Сьюзен Сонтаг "Сознание, прикованное к плоти". Дневники и записные книжки 1964 - 1980. Ad marginem

Dec 04, 2014 11:24

Записные книжки Зонтаг провоцируют особый тип чтения, наблюдающего за собой. Полностью погрузиться в чужие интеллектуальные штудии, коими переполнены страницы сборника, невозможно: выписки и конспекты Зонтаг, из которых том, выпущенный в Ad margimen, состоит из едва ли не на половину - исключительно рабочего (служебного) свойства. Это как бы заметки на полях прочитанного или пойманного умом, заготовки для будущих текстов, которые становятся совершенно бесполезными после того, как острота момента пережита и предельно насыщенный интеллектуальный процесс ушёл куда-то дальше.
Так армия оставляет опустошённые города; так время вымывает из интерьеров не только предметы обстановки, картины и мебель, но даже смывает фрески.

[ЦЕЛЬ ЗАДАНИЯ] Продолжите текст о дневниках и записных книжках Сьюзен Сонтаг, начав сразу после его последнего предложения.

[ИСХОДНЫЕ ДАННЫЕ]
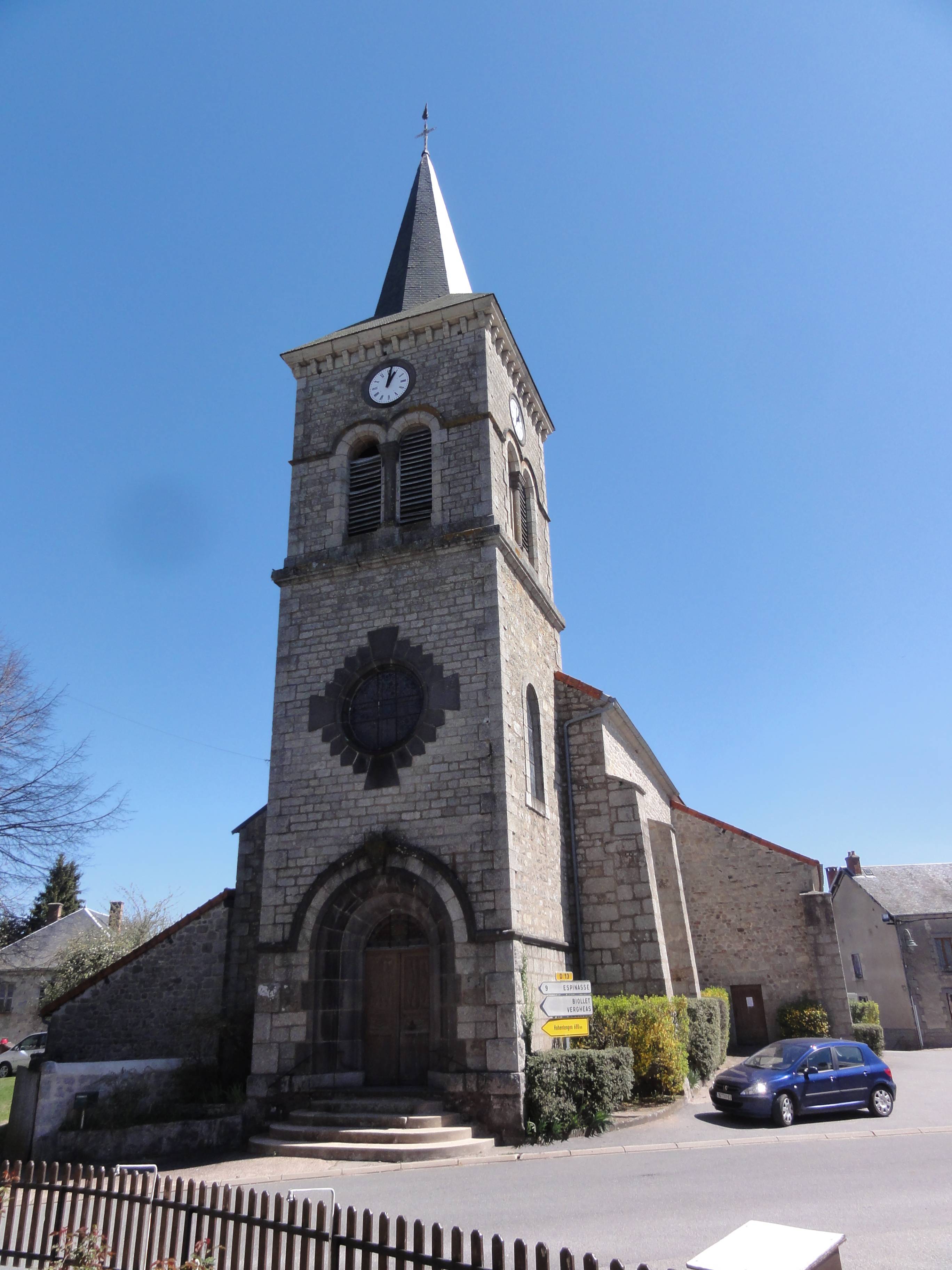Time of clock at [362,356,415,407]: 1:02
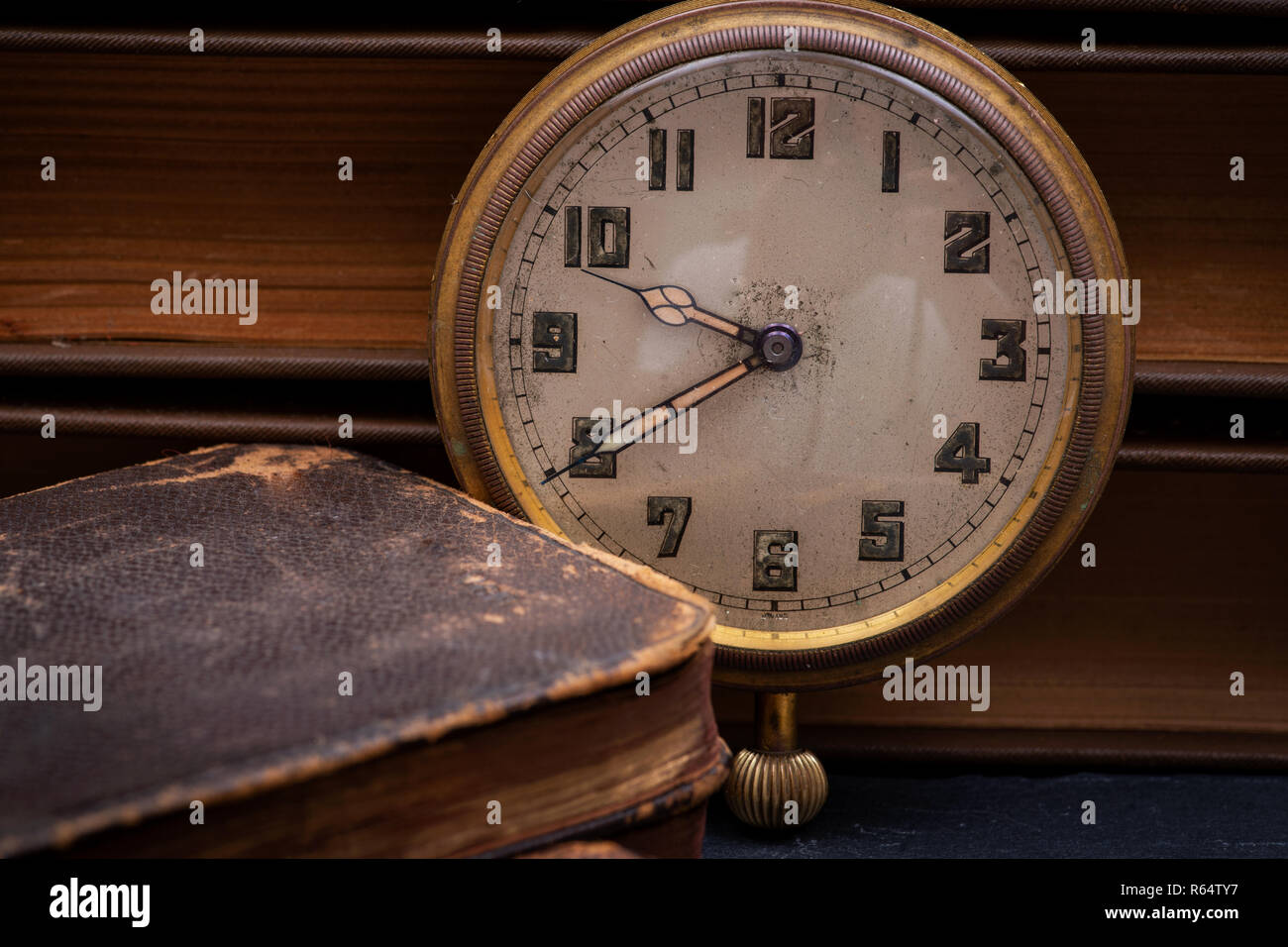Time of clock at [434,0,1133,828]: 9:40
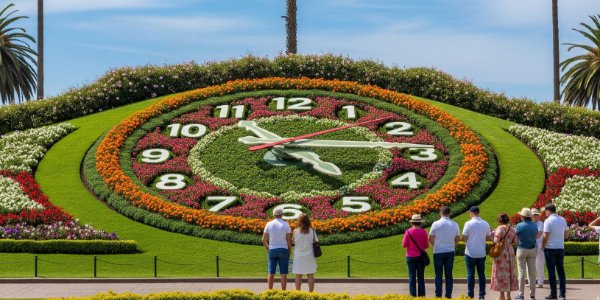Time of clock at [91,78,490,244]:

--

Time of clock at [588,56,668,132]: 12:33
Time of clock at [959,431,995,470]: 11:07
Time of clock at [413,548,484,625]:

[ОЖИДАЕМЫЙ ОТВЕТ]
Фрагменты эти - афоризмы, выписки, личинки концептов, некоторые из них развёрнуты в мыслительные цепочки, другие так и оставлены без продолжения, отрывочные и ни к чему формально не привязанные, можно учитывать в поисках собственной поживы (попадёт в то, что ты сам сформулировал или знаешь - или не попадёт), а можно воспринимать как метареалистические стихи, строфы которых, вещь-в-себе, способны принимать самые разные толкования. Чтению такая подбоченившаяся замкнутость не помеха, но инерцию восприятия, тем не менее, они постоянно гасят - когда рядом стоящие абзацы относятся к разным темам, сложно нестись сквозь них как на перекладных.
Каждая из таких записей требует остановки и фиксации - так обсасываются кости, вытащенные из тарелки наваристого супа.

Ведь ты же думаешь и живёшь не так, как она, поэтому то, что кажется Зонтаг важным и остроумным, пробегается читателем с полнейшим равнодушием. И наоборот - там, где Зонтаг касается каких-то периферийных для себя тем, ты обмираешь в желании продолжения. Или хотя бы уточнения. Поскольку эти записи рабочие (разминочные), то они, по определению, не обладают статусом истины в последней инстанции и даже знания, окончательно укоренённого в авторе.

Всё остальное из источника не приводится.